→ Aim of the exercise:
In the records below, swap each "camera" for "viewer" and reproduce every line otherwise unchanged.

→ Rows:
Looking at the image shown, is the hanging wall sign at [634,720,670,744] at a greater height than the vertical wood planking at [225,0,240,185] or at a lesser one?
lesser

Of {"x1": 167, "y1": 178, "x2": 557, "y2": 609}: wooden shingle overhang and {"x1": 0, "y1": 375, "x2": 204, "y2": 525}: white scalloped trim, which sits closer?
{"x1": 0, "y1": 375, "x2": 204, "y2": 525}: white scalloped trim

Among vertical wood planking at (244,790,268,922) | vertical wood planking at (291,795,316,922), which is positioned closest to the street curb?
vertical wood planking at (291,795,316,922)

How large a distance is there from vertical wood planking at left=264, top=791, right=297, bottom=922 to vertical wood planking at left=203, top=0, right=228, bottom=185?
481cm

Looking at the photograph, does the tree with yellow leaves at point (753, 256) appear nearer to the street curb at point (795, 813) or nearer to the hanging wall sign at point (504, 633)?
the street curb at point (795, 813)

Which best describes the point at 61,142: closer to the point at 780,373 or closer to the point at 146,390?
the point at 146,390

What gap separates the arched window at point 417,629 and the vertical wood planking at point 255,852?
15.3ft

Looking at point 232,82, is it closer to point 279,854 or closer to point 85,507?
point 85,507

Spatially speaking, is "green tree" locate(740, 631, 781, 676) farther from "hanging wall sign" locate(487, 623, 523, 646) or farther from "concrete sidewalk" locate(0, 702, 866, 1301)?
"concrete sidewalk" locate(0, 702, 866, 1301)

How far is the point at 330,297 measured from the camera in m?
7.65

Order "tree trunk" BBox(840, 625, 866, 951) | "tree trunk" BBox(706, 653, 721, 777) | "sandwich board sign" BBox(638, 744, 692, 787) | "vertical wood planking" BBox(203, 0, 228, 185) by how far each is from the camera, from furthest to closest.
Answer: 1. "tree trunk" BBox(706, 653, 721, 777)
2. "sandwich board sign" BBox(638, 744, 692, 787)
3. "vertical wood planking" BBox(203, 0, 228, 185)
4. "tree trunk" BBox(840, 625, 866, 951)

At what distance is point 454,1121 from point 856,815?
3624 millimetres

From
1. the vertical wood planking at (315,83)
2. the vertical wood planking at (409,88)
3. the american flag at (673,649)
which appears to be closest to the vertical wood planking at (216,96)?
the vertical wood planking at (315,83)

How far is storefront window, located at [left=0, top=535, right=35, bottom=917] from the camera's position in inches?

→ Exercise output:
Looking at the image shown, is the hanging wall sign at [634,720,670,744] at a greater height than the vertical wood planking at [225,0,240,185] or at a lesser one?
lesser

Of {"x1": 167, "y1": 178, "x2": 557, "y2": 609}: wooden shingle overhang and {"x1": 0, "y1": 375, "x2": 204, "y2": 525}: white scalloped trim, which sits closer?
{"x1": 0, "y1": 375, "x2": 204, "y2": 525}: white scalloped trim

Among vertical wood planking at (244,790,268,922) | vertical wood planking at (291,795,316,922), which is positioned closest to the street curb?
vertical wood planking at (291,795,316,922)

How large a distance is there from vertical wood planking at left=264, top=791, right=297, bottom=922 to vertical wood planking at left=203, top=0, right=228, bottom=185?
481cm

Looking at the photograph, does the tree with yellow leaves at point (753, 256) appear nearer to the street curb at point (795, 813) or nearer to the hanging wall sign at point (504, 633)?
the street curb at point (795, 813)

Which best describes the point at 61,142: closer to the point at 780,373 or closer to the point at 146,390?
the point at 146,390

What gap separates the arched window at point 417,629 and the vertical wood planking at point 255,852?
15.3ft

Looking at point 232,82, is it closer to point 279,854 or closer to point 85,507?
point 85,507

Spatially speaking, is "green tree" locate(740, 631, 781, 676) farther from "hanging wall sign" locate(487, 623, 523, 646) or farther from "concrete sidewalk" locate(0, 702, 866, 1301)?
"concrete sidewalk" locate(0, 702, 866, 1301)

How far is the point at 330,297 measured from the viewer in m?
7.65

Order "tree trunk" BBox(840, 625, 866, 951) | "tree trunk" BBox(706, 653, 721, 777) | "sandwich board sign" BBox(638, 744, 692, 787) | "vertical wood planking" BBox(203, 0, 228, 185) by how far each is from the viewer, from furthest to closest.
Answer: 1. "tree trunk" BBox(706, 653, 721, 777)
2. "sandwich board sign" BBox(638, 744, 692, 787)
3. "vertical wood planking" BBox(203, 0, 228, 185)
4. "tree trunk" BBox(840, 625, 866, 951)

At what distance is point 454,1121 from point 856,815?
3624 millimetres

From
1. the vertical wood planking at (315,83)
2. the vertical wood planking at (409,88)
3. the american flag at (673,649)
which appears to be closest to the vertical wood planking at (216,96)?
the vertical wood planking at (315,83)

How far is storefront window, located at [left=0, top=535, right=35, bottom=917] from the viewer's position in inches?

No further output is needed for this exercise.